1. Establish the first collection of accounts of transitioning experiences from Māori in Aotearoa New Zealand. Death-related phenomena occur in Māori and have been recorded in narrative, waiata, and studies on near-death experiences (NDEs). No repositories of transitioning experiences of contemporary Māori exist. Partnering with Living by the Stars, our study will be the first of its kind to collect such accounts and interpret the meaning they have for Māori.
2. Map the transitioning experiences of Māori onto Kōkōrangi Māori. While people die all year round, for Māori, heightened attention to or recollection of death-related phenomena might occur during a period when the dead are intentionally elevated into collective consciousness, such as during Matariki and Puanga celebrations, as well as during periods of interest, such as the equinox and solstices, and aurorae, among others. Using our collective expertise, our study will map the transitioning experiences that we collect onto events of significance in Kōkōrangi Māori.
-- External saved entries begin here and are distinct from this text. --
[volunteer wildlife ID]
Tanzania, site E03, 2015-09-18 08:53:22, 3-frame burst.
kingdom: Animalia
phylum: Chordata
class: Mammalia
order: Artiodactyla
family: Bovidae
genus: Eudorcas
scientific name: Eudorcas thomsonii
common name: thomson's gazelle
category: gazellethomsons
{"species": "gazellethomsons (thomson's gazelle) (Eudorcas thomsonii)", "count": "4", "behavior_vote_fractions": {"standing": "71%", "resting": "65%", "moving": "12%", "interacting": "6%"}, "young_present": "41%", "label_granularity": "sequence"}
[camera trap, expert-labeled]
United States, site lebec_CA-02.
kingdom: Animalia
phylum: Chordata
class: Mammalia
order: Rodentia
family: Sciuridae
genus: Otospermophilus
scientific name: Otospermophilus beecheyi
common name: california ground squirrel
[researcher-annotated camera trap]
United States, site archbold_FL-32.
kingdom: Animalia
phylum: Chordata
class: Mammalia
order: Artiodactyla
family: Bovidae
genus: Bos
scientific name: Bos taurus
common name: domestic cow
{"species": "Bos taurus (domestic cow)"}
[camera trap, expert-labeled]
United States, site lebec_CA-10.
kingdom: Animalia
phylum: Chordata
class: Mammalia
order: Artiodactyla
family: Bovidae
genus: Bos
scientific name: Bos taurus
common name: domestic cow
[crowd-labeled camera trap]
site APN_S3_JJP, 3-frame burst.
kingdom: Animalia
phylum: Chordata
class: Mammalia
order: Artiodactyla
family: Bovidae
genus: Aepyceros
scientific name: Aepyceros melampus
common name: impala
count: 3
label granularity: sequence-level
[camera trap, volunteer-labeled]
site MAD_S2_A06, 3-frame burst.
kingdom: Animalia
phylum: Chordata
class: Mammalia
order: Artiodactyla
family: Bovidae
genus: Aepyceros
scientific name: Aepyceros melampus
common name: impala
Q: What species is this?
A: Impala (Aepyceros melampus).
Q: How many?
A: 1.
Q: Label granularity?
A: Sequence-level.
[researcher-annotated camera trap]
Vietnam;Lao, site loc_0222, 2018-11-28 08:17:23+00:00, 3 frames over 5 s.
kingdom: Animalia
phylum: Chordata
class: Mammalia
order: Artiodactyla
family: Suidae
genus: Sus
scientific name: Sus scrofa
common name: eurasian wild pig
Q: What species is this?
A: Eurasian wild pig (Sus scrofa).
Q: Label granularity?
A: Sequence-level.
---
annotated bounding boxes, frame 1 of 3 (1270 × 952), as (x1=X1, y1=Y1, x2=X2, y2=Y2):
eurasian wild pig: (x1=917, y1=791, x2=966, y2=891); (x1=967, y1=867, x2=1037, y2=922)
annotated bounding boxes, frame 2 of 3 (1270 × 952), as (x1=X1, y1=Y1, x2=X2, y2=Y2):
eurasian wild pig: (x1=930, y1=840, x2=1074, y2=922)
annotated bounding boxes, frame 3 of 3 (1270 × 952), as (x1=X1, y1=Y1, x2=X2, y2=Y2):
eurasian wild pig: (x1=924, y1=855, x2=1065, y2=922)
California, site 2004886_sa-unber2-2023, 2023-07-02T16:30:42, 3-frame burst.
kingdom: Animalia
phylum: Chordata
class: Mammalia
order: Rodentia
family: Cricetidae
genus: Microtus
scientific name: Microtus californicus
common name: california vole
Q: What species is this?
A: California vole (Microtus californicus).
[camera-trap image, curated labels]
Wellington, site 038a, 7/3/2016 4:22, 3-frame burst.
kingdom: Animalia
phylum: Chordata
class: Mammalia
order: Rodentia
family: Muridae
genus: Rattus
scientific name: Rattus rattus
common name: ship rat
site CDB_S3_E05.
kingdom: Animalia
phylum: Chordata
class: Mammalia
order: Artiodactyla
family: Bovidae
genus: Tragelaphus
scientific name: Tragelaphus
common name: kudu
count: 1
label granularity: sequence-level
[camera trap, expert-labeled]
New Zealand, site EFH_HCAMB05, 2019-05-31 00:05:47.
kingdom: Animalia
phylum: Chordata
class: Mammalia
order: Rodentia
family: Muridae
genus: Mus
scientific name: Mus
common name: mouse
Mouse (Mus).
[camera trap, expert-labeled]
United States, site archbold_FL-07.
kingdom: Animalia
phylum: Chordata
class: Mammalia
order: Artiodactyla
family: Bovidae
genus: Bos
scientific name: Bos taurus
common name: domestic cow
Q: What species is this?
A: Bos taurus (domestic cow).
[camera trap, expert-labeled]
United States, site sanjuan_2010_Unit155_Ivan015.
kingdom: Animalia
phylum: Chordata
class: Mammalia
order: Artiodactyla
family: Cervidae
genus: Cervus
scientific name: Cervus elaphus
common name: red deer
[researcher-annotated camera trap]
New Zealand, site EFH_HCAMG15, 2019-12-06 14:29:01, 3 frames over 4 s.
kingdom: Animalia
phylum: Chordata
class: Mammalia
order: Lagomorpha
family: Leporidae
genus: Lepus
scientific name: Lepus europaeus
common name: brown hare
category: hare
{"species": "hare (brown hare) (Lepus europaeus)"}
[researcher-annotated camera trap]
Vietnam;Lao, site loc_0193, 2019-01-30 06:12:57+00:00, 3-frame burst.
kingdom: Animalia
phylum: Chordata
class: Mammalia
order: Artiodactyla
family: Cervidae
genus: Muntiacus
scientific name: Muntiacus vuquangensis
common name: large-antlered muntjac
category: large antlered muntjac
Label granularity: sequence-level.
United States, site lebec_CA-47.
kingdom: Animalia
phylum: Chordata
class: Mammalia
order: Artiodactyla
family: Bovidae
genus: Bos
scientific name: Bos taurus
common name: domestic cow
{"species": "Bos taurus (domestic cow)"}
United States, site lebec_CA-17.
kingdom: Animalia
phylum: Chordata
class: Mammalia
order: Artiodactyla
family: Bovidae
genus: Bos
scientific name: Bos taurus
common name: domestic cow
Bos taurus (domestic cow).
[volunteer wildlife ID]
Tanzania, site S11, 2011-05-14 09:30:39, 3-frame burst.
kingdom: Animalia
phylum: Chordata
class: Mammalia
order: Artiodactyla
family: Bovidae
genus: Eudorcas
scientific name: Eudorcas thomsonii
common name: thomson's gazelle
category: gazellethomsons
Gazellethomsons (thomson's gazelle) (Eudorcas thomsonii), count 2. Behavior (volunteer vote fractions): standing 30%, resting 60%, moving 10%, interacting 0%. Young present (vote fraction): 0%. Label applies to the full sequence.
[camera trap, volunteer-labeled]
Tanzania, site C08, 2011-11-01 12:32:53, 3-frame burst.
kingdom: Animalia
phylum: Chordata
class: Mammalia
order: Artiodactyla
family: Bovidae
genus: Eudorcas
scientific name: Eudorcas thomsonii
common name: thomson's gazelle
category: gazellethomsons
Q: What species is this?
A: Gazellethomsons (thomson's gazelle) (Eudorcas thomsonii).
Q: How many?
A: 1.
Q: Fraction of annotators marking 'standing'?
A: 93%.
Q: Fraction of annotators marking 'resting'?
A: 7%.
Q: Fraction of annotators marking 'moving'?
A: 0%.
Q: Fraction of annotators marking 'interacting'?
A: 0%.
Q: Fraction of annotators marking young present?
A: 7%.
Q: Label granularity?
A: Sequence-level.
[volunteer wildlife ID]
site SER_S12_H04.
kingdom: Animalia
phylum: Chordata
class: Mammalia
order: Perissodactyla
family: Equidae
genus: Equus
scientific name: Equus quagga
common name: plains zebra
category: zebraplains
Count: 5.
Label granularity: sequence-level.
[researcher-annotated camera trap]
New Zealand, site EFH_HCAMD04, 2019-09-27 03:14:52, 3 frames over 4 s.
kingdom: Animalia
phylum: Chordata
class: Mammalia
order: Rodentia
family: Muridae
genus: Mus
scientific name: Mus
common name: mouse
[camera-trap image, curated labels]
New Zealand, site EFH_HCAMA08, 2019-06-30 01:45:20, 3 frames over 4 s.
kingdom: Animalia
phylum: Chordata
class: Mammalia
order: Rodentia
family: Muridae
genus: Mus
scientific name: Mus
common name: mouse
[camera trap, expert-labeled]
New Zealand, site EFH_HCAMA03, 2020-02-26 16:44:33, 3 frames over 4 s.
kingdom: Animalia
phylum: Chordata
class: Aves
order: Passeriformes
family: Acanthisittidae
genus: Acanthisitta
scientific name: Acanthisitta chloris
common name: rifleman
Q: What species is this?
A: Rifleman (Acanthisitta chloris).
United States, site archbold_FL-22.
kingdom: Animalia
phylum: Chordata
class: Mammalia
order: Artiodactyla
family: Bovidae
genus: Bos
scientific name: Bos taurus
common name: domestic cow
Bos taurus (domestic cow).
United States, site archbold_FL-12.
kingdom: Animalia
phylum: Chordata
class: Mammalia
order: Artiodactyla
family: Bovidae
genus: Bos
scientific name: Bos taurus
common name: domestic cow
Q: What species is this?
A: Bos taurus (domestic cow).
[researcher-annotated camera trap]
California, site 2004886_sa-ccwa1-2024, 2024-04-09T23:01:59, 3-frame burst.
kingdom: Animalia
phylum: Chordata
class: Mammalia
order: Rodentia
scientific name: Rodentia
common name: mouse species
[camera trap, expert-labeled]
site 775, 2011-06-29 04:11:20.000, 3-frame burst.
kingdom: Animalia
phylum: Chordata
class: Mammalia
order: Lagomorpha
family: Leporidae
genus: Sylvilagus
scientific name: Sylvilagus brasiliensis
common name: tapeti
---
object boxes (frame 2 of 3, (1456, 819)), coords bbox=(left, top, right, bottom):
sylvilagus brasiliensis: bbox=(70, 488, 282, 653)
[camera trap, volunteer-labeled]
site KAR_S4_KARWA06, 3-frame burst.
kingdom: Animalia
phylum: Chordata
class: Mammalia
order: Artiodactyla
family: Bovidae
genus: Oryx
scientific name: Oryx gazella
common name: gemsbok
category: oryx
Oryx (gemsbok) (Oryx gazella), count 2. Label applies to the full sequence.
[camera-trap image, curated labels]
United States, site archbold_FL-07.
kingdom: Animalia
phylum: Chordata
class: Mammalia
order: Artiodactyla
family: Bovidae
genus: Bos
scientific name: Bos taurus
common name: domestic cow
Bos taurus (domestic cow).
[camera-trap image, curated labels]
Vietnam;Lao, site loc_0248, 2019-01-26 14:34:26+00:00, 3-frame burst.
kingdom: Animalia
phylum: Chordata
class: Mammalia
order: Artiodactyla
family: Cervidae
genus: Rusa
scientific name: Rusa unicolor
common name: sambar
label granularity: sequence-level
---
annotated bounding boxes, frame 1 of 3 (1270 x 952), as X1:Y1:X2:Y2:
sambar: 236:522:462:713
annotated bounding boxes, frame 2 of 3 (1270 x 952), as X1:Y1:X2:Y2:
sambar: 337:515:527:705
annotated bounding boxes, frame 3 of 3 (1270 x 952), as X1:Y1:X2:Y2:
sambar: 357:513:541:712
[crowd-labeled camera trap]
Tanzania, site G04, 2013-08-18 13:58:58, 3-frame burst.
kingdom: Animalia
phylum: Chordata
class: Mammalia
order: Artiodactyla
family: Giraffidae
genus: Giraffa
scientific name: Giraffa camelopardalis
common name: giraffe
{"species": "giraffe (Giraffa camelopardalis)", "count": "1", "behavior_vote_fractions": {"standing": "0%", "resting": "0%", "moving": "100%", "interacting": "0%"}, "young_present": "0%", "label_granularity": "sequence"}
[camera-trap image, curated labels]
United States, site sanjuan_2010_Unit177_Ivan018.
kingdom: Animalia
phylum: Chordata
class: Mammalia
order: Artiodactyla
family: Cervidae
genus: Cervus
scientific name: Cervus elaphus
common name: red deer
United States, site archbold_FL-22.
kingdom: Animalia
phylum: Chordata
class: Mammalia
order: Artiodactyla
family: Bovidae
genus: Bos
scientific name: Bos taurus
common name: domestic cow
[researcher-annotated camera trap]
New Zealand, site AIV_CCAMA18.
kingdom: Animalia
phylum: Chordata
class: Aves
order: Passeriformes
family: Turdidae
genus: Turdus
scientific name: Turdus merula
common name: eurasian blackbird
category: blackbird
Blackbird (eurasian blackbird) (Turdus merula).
3. Produce materials that empower audiences to re-connect to the night sky and re-define the dying process in ways that are meaningful and relevant to them. We will produce a short documentary about the findings from our research that focusses on the meaning made between transitioning experiences and Kōkōrangi Māori. Tailoring our documentary to serve the needs of a diverse audience is important, not only for the revitalisation of traditional understandings related to Kōkōrangi Māori, but for also providing a platform that extends that knowledge, enabling contemporary Māori and non-Māori alike, to give meaning to the relevance and application of Indigenous astronomy to their lives in the 21st century.
To ensure alignment with the goal of rekindling our ancient connection to the celestial sphere, Kōkōrangi Māori will be employed to guide the design and phases of the study. Using its cyclic nature as a marker of time, our study began at the heliacal rising of Matariki in 2024, and will run for three of its cycles, and end as Matariki temporarily sets beyond the horizon in 2027. In doing so, our study not only advances understandings about the practical application of Māori astronomy in contemporary times, but is also an exemplar of how this can be authentically achieved within the context of Western scholarship.